* **Excerpted text**:

++++++++

= Jovian Chronicles =

Tabletop role-playing game setting

Cover of the 2005 Jovian Chronicles core book

Jovian Chronicles is a science fiction game setting published by Dream Pod 9 since 1997. It introduces a complete universe for role-playing and wargaming space combat featuring mecha, giant spacecraft, and epic space battles.

The Jovian Chronicles setting was originally published as a pair of licensed supplements for the Mekton role-playing game; Ianus Publications released two volumes—Jovian Chronicles and Europa Incident—in 1992. This first edition is known amongst fans as the "Green Edition" because of the color scheme of its cover design.

After Ianus decided to split into two ventures in 1995 — Protoculture, which would publish Protoculture Addicts magazine; and Dream Pod 9, which would design and market miniatures and gaming books, Jovian Chronicles was re-published as a full-fledged game line in 1997 by Dream Pod 9, this time using their own in-house rule system. This edition, because of its white cover, is known as the "White Edition", and subsequent supplements are also called this, even though several of the supplemental books feature a dark blue starfield cover.

++++++++

* **Set problem 1**: Write out the passage of the Jovian Chronicles text from "Jovian Chronicles is" to "epic space battles.".
* **Set problem 2**: Translate this sentence from the Jovian Chronicles text into Spanish: "Jovian Chronicles is a science fiction game setting published by Dream Pod 9 since 1997."

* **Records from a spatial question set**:
++++++++

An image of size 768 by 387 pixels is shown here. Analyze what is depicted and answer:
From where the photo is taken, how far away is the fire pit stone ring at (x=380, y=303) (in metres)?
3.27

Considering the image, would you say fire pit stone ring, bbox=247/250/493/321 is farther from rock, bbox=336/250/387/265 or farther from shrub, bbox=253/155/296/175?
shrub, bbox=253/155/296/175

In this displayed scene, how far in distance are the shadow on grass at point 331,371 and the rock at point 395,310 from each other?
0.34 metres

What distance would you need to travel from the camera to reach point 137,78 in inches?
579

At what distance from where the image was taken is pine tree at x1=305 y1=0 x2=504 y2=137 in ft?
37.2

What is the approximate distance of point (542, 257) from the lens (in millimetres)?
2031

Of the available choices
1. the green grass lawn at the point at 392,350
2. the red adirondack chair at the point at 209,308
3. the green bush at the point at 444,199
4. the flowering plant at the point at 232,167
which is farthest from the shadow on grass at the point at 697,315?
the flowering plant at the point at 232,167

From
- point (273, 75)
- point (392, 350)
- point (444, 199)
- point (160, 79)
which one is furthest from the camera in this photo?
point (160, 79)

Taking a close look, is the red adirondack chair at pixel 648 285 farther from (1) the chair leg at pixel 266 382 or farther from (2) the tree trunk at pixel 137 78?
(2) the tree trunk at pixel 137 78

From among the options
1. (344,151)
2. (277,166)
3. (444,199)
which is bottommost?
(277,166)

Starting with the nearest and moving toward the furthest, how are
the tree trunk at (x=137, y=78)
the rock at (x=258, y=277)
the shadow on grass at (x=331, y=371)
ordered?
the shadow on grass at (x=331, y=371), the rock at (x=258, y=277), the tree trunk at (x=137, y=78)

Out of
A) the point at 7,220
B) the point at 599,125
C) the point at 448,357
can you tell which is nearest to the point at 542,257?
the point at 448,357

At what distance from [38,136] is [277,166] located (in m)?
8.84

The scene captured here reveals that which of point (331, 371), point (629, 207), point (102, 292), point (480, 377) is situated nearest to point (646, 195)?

++++++++

* **Solution 1**:
Jovian Chronicles is a science fiction game setting published by Dream Pod 9 since 1997. It introduces a complete universe for role-playing and wargaming space combat featuring mecha, giant spacecraft, and epic space battles.

* **Solution 2**: Jovian Chronicles es una ambientación de juego de ciencia ficción publicada por Dream Pod 9 desde 1997.